Il y a deux façons de corriger les erreurs de la division générale

[40] Lorsque la division générale commet une erreur, la division d’appel peut la corriger de deux façons : 1) elle peut renvoyer l’affaire à la division générale pour qu’elle la juge à nouveau ou 2) elle peut rendre la décision que la division générale aurait dû rendreNote de bas page 13.

Le dossier est assez étoffé pour que je tranche l’affaire sur le fond

[41] Les faits de l’affaire ne sont pas vraiment contestés, et les autres questions portent entièrement sur des questions de droit et de compétence. Les parties ont eu amplement l’occasion de présenter des arguments écrits et oraux devant la division générale et la division d’appel.

[42] Par conséquent, je suis en mesure d’apprécier la preuve dont disposait la division générale et de rendre la décision qu’elle aurait dû rendre si elle n’avait pas commis d’erreur.

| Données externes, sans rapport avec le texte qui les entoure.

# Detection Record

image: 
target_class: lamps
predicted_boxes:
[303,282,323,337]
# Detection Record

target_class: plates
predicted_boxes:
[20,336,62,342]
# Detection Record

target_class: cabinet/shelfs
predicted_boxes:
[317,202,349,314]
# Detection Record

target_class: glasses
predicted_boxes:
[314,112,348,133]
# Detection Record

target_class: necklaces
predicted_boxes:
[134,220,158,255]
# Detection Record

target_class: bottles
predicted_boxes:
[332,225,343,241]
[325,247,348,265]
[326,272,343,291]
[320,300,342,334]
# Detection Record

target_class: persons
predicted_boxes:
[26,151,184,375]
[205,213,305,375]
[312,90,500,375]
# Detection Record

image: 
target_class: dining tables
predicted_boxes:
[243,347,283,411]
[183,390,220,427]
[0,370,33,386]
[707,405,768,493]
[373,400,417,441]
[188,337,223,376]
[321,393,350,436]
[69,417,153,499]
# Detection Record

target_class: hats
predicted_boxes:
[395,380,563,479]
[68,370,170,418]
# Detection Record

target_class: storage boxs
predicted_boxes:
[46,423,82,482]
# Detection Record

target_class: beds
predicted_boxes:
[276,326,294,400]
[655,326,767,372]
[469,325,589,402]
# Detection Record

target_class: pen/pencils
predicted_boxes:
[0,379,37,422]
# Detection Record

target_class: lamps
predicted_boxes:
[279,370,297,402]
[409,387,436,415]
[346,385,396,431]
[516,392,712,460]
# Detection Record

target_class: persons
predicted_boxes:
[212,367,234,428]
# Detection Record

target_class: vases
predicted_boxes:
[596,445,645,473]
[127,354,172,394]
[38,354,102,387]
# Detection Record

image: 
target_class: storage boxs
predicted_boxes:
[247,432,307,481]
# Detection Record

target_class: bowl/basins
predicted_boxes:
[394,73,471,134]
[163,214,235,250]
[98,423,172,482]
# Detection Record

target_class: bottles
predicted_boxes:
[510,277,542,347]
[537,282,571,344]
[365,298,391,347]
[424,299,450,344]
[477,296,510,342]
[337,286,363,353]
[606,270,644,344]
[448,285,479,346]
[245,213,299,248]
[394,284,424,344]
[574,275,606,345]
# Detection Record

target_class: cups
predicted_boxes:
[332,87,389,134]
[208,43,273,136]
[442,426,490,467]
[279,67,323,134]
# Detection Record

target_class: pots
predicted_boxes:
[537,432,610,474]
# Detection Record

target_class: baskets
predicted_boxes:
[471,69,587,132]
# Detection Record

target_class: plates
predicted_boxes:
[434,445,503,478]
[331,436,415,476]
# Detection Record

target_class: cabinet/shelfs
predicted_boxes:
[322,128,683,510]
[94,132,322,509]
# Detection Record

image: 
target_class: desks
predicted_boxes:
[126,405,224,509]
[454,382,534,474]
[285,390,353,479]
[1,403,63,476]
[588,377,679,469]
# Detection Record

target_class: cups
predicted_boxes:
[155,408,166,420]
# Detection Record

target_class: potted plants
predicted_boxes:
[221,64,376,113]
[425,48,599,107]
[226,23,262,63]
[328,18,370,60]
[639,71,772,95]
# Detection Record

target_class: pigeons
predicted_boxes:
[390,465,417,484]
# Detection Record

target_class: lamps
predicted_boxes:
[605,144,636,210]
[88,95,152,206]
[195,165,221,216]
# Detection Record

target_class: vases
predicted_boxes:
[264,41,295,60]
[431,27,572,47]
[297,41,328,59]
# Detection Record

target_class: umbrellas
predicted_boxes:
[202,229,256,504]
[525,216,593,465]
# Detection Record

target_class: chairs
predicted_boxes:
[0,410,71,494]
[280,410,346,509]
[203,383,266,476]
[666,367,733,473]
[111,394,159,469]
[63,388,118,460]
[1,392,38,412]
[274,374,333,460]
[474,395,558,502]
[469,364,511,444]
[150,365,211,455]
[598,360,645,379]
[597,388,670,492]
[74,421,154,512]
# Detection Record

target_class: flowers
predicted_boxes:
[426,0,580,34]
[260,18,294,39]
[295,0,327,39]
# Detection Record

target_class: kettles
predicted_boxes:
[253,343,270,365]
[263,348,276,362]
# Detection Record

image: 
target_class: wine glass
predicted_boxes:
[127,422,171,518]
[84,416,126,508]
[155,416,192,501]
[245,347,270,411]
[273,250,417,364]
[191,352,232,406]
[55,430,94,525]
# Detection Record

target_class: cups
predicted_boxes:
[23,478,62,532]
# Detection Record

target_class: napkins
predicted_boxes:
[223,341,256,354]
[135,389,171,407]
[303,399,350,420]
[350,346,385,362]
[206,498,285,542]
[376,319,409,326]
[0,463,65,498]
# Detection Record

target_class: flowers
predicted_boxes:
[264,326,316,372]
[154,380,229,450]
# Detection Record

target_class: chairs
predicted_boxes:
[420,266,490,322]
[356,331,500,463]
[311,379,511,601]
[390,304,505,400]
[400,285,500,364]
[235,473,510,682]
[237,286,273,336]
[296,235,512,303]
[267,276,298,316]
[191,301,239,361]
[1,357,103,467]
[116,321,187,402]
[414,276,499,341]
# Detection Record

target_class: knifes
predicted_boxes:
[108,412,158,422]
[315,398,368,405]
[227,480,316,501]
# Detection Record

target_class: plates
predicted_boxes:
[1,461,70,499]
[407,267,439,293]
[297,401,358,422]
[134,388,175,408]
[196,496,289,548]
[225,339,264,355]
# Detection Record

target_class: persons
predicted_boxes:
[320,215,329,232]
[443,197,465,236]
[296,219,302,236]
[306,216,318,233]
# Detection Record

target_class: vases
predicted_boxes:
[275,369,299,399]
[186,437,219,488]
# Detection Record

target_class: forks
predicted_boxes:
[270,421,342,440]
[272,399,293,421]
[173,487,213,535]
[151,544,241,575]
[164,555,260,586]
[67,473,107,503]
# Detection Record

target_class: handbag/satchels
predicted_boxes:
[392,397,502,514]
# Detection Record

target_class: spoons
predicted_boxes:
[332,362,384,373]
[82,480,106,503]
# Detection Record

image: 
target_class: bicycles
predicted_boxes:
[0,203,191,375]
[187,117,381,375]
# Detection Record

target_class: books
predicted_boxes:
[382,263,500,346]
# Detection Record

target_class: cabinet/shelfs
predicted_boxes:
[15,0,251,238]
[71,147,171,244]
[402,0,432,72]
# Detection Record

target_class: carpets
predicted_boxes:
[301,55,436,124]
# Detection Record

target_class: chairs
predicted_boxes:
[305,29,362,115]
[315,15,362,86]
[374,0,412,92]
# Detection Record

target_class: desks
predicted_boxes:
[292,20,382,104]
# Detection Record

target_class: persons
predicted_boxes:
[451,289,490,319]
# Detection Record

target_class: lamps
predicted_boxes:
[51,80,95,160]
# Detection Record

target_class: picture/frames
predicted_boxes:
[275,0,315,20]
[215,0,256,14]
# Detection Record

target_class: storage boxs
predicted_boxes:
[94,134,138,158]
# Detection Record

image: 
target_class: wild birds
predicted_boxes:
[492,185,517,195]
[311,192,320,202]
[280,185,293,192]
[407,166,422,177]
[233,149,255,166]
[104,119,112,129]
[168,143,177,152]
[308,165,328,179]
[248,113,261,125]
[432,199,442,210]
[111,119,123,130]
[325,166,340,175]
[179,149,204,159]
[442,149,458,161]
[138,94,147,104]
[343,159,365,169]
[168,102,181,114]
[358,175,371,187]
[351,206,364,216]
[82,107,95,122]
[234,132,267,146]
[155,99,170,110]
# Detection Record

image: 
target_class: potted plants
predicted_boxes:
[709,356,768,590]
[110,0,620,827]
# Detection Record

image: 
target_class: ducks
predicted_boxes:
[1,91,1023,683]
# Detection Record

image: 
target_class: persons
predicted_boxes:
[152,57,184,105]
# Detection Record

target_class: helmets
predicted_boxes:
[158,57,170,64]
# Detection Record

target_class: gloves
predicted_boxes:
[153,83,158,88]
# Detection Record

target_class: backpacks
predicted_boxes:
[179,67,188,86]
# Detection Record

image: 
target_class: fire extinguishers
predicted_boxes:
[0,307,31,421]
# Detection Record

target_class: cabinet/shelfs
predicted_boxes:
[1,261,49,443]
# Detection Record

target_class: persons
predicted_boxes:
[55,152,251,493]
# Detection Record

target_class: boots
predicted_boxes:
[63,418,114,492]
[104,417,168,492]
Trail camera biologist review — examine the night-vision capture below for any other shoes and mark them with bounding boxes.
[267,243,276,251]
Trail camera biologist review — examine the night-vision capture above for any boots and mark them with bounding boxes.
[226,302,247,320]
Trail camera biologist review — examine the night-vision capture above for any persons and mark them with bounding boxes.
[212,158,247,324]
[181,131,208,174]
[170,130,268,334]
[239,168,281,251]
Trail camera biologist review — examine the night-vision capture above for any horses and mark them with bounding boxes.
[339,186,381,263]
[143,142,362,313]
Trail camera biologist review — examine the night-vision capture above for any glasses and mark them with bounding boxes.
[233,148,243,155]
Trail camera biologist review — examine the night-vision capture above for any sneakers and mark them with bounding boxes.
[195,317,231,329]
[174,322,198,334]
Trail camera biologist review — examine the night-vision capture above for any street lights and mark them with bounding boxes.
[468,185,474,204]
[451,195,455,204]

[43] À mon avis, si la division générale avait correctement appliqué le droit relatif à l’inconduite, elle en serait arrivée à une conclusion différente. Ma propre évaluation du dossier me convainc que le refus de la prestataire de se conformer à la politique de vaccination de son employeur constituait une inconduite et l’a exclue du bénéfice des prestations d’assurance-emploi.

Le refus délibéré de la prestataire de suivre la politique de vaccination de son employeur était une inconduite

[44] Je dois trancher la question de l’inconduite uniquement dans les limites des paramètres établis par les cours fédérales, qui ont défini l’inconduite au sens de la LoiNote de bas page 14.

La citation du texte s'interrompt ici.